Ninguém precisa ter sido alfabetizado em hieróglifos para lembrar do tempo em que a pergunta “O que você faz da vida?” recebia respostas muito simples. “Sou carteiro. Sou eletricista. Contador. Advogado. Professora de ioga. Vendedor de planos de saúde.” Era tudo direto. Sinal da crise que o país atravessa — e o mundo também, convenhamos — é que as respostas a uma pergunta tão básica estão cada vez mais vagas e imprecisas. Em geral, saímos da conversa sabendo menos do que antes.
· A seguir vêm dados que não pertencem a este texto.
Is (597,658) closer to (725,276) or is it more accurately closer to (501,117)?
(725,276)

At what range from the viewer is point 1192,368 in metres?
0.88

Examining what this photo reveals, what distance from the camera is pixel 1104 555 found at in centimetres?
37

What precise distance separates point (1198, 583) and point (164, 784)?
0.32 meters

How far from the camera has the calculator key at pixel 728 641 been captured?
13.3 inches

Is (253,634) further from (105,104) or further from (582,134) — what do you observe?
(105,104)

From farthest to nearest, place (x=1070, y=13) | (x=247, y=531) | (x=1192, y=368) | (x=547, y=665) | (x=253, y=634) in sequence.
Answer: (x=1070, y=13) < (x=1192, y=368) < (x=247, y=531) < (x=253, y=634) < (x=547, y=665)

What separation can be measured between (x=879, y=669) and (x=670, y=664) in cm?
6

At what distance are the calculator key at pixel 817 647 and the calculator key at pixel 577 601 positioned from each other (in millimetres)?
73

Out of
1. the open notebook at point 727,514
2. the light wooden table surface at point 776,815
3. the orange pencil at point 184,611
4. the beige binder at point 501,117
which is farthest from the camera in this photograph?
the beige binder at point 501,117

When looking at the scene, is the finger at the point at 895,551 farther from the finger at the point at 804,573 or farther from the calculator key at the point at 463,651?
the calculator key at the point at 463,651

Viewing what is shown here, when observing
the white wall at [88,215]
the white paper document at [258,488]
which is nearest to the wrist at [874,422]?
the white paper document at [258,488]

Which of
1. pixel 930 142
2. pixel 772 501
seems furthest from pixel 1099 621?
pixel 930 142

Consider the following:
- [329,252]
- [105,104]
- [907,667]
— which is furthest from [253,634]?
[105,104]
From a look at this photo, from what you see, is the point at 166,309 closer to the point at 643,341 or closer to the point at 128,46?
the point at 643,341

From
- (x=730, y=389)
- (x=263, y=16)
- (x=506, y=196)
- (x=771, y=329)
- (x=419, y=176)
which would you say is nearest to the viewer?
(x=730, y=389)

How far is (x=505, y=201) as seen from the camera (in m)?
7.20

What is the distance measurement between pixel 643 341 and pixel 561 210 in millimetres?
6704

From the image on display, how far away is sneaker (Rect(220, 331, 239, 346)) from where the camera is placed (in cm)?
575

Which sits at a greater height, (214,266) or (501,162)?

Imagine-se numa festa em que rola o encontro com um amigo de quem havia muito não se ouvia falar. Vem a clássica “Você está onde?”. “Estou prestando consultoria na área de comunicação com as redes sociais não inclusivas, especialmente as voltadas para comunidades ribeirinhas do Baixo Jequitinhonha” é um exemplo. Como é bastante rara a chance de você saber exatamente onde fica o Jequitinhonha — alto ou baixo, tanto faz —, o questionado sai incólume.
Não tente entender melhor o que a pessoa faz. “É assessoria de imprensa?” Não, não é. “É treinamento de comunicação?” Também, mas não só. “É meio por aí”, ela pode responder, aumentando o enigma. Quanto mais detalhes você pedir, menos claro ficará o trabalho da pessoa. Será que tem alguma coisa a ver com venda de carnê ou sorteio de loteria? Deixe rolar ou você correrá o risco de perder o melhor da festa.
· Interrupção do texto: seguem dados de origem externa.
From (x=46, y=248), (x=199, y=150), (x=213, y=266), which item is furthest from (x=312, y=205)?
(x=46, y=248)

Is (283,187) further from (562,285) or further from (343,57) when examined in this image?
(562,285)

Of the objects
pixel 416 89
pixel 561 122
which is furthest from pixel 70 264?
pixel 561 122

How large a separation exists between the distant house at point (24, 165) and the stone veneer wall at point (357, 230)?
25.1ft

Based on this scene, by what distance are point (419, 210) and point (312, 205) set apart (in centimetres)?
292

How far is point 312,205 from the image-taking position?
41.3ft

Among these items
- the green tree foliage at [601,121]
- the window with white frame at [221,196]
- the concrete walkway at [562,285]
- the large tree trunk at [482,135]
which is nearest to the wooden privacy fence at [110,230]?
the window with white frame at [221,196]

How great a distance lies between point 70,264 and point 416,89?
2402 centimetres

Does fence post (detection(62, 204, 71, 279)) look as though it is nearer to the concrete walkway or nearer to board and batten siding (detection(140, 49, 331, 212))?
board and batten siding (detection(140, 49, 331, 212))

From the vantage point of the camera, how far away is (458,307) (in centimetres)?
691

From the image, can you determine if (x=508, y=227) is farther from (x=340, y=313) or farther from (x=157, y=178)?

Vamos combinar, você não tem nada que colocar os amigos em situação delicada. Pergunte uma vez, duas vezes, chega. Ponha-se no lugar da pessoa, tendo de explicar de que maneira está pagando as contas no fim do mês. Esse exercício é muito bom para praticar o conceito de solidariedade. E também para treinar, porque nunca se sabe o dia de amanhã.
Já faz algum tempo que a carteira profissional ficou encostada na mesma gaveta das fitas cassete e das cartelas de fichas para orelhão. Trabalho, agora, é coisa de pessoa jurídica, e a função de cada um no capitalismo tornou-se difusa. Assim, você não é mais de determinada categoria, mas exerce determinada missão. As gerações que começam hoje a desbravar o mercado de trabalho certamente virão mais bem preparadas para as novas nomenclaturas.
Foi assim com a gente. A geração dos meus pais tinha orgulho quase cívico de ter trabalhado na mesma empresa (muitas vezes, na mesma função) durante quarenta ou cinquenta anos. Nossa safra já começou não se prendendo tanto ao mesmo emprego: quem pagasse melhor levava. A geração atual não se preocupa nem um pouco em esquentar cadeira e troca de “job” — é assim que eles chamam o trabalho, aprenda — a cada mudança de lua.
Estimular os herdeiros a seguir a carreira do papai ou do vovô pode ser muito lindo — especialmente na hora de pendurar os diplomas em sequência na parede —, mas tem pouco resultado prático. Pensemos juntos: qual profissão tem dado garantia de vida confortável e ganhos nababescos? O.k., fiquemos apenas com os ganhos, sem adjetivos. Nem é preciso tempo para pensar. Melhor deixar a moçada e os velhos amigos em paz. Eles sabem se virar.